News & Views from 465 California Street

The Free Press

Clint Reilly

The Free Press is an institution which democracy cannot do without — much to the chagrin of just about anyone who comes into consistent contact with reporters and television cameras. The theology that reporters capture photo-realistic snapshots is a quaint notion taught in Journalism 101. Existentialism preaches that the same object viewed by many people will spark myriad descriptions — often contradictory. Applying the Ten Commandments is easier said than done. Ethicists acknowledge that the line between morality, amorality, and immorality is often hard to find. Democracy is an adversarial process where opposing sides present their version of the facts to a jury of their peers — and the jury decides. Truth necessitates a competition of ideas and points of view. Hence, the indispensability of those underpaid, overworked, biased, disheveled folks known as journalists and the necessary role played by the greedy, corrupt media conglomerates which transmit information. The Great American Free Speech Machine is plugged in.

The trend toward media consolidation is eliminating newspapers, journalists, and competing news organizations at an alarming rate. The Internet as a news delivery system and advertising medium has posed Darwinian challenges that have rocked media firms. A decline in circulation and revenues has led to widespread lay offs of reporters, cutbacks in news coverage, and closing of papers. A series of one newspaper towns and one chain regions now blanket California and whole areas of the nation.

A. J. Liebling covered journalism for The New Yorker for twenty-eight years. His observations appeared in articles, essays, and books. In his book, THE PRESS, published in 1961, Liebling wrote, “What you have in a one newspaper town is a privately owned public utility that is constitutionally exempt from public regulation …. As to freedom of the individual journalist in such a town, it corresponds exactly to what the publisher will allow him. He can’t go over to the opposition because there isn’t any……”

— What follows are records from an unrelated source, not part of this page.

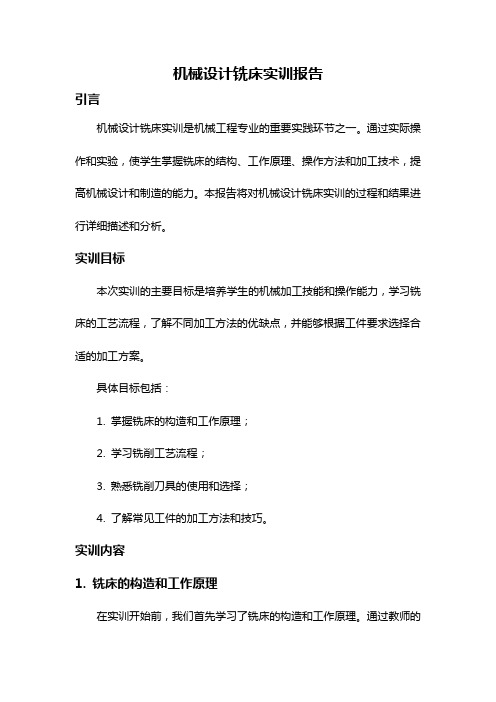 机械设计铣床实训报告

引言

机械设计铣床实训是机械工程专业的重要实践环节之一。通过实际操作和实验，使学生掌握铣床的结构、工作原理、操作方法和加工技术，提高机械设计和制造的能力。本报告将对机械设计铣床实训的过程和结果进行详细描述和分析。

实训目标

本次实训的主要目标是培养学生的机械加工技能和操作能力，学习铣床的工艺流程，了解不同加工方法的优缺点，并能够根据工件要求选择合适的加工方案。

具体目标包括：

1. 掌握铣床的构造和工作原理；

2. 学习铣削工艺流程；

3. 熟悉铣削刀具的使用和选择；

4. 了解常见工件的加工方法和技巧。

实训内容

1. 铣床的构造和工作原理

在实训开始前，我们首先学习了铣床的构造和工作原理。通过教师的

In San Francisco, a single beleaguered paid circulation newspaper chronicles daily events. The San Francisco Chronicle has fired three publishers since 2000 when the Hearst Corporation purchased the Chronicle and attempted to precipitously close the San Francisco Examiner — the founding newspaper of the Hearst Empire. Hearst has invested $1.2 billion dollars in the Chronicle, including annual losses as high as $75 million dollars. Mysteriously, a single executive editor has controlled the editorial product for all of these seven years of financial carnage — a clear message to staff and readers that the newspaper itself has nothing to do with the success or failure of a newspaper. With boots firmly planted on the desk, the executive editor has ordered more battlefield strategies than Commander in Chief George Bush. The executive editor’s latest battle cry — “Action Journalism” – was fathered by William Randolph Hearst himself. The phrase supposedly connotes public interest advocacy. In a one newspaper town it can easily mean selective fawning and biased crusading. Examples are the Chronicle’s sycophantic genuflections to social and business elites, misinformed and misdirected investigative stories on the San Francisco Police Department (which missed the mark on the real scandal of management incompetence in fighting crime compared to police strategies pursued by nearly every Big City department in the nation), a persistent pro-Gavin Newsom bias, and wildly contradictory and exploitative coverage of the homeless crisis. At various times under the executive editor’s leadership, the Chronicle was targeted to become a “world class regional newspaper” and “a hyper local San Francisco daily.” Unfortunately, it often appears to the reader as a grotesque centaur — trying to be both and becoming neither. Only twenty percent of San Franciscans subscribe.

A. J. Liebling coined this pointed aphorism…. “A city with one newspaper is like a man with one eye, and often the eye is glass.” In the 1500′s Erasmus observed, “In the land of the blind, the one eyed man is king.”